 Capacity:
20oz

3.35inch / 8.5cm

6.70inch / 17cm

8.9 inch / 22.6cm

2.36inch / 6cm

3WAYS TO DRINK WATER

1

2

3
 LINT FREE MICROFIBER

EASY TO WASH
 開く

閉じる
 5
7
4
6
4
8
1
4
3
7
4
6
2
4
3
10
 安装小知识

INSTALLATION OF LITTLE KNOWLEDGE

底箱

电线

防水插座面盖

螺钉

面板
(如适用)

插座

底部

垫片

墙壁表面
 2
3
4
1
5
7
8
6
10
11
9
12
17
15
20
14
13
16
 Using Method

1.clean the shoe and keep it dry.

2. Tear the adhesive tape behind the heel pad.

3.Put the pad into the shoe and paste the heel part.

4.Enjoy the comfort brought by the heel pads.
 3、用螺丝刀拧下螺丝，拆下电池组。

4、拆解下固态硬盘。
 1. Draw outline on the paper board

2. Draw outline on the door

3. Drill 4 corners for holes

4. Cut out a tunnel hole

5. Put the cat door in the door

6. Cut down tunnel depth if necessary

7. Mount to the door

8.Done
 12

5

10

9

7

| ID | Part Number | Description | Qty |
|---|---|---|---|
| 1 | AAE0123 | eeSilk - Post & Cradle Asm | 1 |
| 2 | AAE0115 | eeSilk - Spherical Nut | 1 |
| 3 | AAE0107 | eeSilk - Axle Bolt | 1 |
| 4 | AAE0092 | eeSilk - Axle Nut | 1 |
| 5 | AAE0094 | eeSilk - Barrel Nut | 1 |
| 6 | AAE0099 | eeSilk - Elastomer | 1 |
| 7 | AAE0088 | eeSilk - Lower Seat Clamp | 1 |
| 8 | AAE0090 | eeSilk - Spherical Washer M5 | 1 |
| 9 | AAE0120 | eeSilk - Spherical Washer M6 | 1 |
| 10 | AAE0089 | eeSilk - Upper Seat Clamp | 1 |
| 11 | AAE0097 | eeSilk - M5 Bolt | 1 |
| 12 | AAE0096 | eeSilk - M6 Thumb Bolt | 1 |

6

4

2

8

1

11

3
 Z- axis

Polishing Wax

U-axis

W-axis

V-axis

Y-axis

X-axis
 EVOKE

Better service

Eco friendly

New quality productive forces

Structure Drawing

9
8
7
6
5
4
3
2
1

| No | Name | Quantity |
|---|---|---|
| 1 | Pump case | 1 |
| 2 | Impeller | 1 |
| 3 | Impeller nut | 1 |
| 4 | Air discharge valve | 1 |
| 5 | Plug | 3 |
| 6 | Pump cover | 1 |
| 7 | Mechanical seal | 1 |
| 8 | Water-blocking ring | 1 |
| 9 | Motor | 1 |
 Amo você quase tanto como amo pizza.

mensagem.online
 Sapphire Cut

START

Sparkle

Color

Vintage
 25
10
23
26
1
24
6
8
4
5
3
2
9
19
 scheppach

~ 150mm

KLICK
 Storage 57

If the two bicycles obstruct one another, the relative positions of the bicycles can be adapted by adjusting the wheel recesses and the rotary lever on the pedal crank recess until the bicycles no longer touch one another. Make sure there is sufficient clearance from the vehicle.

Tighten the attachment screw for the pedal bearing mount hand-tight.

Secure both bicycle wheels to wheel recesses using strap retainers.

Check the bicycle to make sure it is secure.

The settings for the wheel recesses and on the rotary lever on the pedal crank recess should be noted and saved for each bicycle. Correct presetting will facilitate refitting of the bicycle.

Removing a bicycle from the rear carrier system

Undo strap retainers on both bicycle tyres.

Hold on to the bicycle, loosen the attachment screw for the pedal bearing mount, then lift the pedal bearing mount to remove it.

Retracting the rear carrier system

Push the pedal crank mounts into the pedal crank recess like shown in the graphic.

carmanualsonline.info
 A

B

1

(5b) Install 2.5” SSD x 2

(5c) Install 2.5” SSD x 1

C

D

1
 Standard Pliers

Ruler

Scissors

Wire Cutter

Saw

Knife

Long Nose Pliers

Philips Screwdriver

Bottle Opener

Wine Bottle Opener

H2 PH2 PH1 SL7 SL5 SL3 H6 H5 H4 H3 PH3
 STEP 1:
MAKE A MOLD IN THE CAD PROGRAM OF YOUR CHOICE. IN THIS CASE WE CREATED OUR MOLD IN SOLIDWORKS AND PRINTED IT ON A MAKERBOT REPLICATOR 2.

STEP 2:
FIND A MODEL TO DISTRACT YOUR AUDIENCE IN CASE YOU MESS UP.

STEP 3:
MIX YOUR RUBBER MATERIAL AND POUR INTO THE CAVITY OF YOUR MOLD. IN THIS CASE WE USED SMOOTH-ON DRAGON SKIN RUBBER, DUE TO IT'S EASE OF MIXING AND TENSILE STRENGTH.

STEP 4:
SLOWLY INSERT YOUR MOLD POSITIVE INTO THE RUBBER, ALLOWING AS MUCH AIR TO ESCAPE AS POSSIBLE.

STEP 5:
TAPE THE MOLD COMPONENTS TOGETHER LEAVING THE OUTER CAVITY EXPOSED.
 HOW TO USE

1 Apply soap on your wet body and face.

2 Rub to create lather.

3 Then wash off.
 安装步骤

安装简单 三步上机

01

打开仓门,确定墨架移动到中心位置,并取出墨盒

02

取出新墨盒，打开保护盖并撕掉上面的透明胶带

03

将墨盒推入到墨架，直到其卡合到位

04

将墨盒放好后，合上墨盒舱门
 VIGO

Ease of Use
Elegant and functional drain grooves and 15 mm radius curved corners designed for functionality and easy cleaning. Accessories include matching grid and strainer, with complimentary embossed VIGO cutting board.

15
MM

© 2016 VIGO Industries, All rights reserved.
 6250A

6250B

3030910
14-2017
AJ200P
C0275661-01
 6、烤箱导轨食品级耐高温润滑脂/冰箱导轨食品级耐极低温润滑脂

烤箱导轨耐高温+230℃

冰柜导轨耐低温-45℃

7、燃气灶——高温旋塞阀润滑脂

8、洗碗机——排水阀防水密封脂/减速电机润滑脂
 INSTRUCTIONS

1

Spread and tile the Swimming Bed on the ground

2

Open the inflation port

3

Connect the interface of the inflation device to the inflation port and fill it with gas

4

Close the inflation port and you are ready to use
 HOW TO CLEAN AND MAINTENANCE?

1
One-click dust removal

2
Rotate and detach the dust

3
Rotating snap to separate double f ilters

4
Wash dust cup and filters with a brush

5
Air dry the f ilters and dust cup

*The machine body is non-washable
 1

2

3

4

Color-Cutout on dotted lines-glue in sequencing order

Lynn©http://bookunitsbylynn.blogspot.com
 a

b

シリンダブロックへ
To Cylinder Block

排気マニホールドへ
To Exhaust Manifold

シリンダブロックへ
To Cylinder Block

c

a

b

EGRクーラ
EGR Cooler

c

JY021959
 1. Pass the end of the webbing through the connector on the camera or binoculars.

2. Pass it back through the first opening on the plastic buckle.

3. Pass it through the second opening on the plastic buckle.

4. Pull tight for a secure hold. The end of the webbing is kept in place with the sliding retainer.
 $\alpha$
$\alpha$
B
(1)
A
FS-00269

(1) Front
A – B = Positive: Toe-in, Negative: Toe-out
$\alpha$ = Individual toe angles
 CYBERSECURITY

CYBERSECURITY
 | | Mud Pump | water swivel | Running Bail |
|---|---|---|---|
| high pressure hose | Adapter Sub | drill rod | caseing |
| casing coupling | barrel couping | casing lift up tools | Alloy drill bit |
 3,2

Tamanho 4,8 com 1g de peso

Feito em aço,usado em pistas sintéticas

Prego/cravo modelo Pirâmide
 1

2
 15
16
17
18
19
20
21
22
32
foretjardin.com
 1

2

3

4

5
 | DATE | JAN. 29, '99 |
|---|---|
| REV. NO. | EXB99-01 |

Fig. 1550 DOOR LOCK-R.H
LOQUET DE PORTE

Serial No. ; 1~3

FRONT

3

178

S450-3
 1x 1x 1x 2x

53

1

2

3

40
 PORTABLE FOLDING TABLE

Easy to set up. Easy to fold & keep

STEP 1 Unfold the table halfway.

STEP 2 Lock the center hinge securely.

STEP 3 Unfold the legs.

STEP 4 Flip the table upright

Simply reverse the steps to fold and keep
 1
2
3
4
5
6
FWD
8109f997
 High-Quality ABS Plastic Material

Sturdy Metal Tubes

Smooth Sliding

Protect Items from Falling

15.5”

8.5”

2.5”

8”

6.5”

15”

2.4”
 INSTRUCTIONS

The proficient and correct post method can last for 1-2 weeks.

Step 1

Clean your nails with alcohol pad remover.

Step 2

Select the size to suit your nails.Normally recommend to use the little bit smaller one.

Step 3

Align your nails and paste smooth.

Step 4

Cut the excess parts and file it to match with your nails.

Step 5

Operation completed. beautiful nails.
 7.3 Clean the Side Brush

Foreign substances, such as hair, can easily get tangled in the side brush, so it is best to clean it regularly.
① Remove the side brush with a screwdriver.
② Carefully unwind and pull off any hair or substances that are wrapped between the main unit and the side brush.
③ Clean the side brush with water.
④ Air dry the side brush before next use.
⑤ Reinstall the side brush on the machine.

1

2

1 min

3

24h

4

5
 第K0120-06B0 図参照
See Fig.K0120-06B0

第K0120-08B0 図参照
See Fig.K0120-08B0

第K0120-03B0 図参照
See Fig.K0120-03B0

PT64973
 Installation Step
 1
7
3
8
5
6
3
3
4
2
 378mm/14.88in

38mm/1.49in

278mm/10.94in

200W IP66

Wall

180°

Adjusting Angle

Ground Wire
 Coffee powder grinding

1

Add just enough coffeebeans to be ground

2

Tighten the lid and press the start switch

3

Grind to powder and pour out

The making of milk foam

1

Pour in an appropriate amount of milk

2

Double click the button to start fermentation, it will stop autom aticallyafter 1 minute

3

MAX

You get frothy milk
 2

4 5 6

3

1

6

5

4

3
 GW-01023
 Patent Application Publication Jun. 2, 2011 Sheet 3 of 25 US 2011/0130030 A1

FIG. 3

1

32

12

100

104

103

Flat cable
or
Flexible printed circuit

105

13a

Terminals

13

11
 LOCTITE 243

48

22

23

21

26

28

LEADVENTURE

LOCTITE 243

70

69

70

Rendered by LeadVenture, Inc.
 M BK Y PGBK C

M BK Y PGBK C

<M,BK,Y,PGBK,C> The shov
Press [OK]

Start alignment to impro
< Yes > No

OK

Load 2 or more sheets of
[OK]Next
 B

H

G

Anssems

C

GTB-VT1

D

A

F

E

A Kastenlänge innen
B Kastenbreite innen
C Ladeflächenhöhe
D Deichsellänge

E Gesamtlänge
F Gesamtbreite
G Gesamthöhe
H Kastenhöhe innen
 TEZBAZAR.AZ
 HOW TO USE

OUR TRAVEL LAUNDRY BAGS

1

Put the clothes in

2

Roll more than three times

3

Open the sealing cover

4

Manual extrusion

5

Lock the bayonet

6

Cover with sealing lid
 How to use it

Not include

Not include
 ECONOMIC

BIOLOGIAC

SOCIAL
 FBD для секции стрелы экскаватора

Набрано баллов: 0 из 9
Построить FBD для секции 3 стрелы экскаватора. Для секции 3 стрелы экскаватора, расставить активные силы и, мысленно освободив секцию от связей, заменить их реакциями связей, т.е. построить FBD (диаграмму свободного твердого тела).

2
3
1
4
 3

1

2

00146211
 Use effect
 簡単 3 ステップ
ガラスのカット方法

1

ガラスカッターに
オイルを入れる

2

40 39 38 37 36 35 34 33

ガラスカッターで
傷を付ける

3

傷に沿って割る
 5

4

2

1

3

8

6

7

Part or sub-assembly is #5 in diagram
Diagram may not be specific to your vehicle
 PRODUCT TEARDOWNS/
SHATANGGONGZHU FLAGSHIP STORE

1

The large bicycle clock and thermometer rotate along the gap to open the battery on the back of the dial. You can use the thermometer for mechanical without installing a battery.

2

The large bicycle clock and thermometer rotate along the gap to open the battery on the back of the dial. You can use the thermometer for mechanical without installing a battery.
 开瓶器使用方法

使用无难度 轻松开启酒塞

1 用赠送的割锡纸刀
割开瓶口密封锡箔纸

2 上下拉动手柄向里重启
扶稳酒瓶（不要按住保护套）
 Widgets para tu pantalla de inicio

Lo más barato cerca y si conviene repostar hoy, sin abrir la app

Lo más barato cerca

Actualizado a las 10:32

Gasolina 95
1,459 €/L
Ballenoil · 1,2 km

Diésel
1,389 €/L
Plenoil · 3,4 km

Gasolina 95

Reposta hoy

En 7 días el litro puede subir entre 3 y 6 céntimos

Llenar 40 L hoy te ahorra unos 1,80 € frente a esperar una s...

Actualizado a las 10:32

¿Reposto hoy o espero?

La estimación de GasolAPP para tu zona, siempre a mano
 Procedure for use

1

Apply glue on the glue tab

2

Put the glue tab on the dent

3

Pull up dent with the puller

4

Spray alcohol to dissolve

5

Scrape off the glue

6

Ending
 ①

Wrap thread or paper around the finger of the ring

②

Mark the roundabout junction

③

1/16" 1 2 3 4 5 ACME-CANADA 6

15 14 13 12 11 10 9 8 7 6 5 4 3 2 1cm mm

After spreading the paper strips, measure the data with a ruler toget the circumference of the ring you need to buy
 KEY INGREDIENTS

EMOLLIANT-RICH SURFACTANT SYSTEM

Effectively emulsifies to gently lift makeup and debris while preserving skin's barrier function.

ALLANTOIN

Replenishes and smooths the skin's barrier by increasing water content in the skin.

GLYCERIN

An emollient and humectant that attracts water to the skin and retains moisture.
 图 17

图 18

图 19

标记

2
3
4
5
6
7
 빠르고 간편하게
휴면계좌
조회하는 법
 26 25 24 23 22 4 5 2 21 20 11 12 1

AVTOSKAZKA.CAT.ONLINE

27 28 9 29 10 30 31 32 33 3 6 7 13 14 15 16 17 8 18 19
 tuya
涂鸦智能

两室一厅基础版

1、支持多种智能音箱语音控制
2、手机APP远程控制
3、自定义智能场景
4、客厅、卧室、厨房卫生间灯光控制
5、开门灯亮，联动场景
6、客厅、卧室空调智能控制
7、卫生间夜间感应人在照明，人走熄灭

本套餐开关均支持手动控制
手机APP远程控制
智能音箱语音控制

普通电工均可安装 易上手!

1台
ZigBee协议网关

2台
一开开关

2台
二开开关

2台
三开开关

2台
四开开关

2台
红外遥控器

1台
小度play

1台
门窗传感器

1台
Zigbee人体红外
━━━━━━━━━━━━━━━━━━━━━━━━━━━━━━
§ WHAT IS NEEDED
Reproduce every line of the entries above, unchanged, from the very first one down to and including the line containing "3. Drill 4 corners for holes".

§ OUTPUT
 Capacity:
20oz

3.35inch / 8.5cm

6.70inch / 17cm

8.9 inch / 22.6cm

2.36inch / 6cm

3WAYS TO DRINK WATER

1

2

3
 LINT FREE MICROFIBER

EASY TO WASH
 開く

閉じる
 5
7
4
6
4
8
1
4
3
7
4
6
2
4
3
10
 安装小知识

INSTALLATION OF LITTLE KNOWLEDGE

底箱

电线

防水插座面盖

螺钉

面板
(如适用)

插座

底部

垫片

墙壁表面
 2
3
4
1
5
7
8
6
10
11
9
12
17
15
20
14
13
16
 Using Method

1.clean the shoe and keep it dry.

2. Tear the adhesive tape behind the heel pad.

3.Put the pad into the shoe and paste the heel part.

4.Enjoy the comfort brought by the heel pads.
 3、用螺丝刀拧下螺丝，拆下电池组。

4、拆解下固态硬盘。
 1. Draw outline on the paper board

2. Draw outline on the door

3. Drill 4 corners for holes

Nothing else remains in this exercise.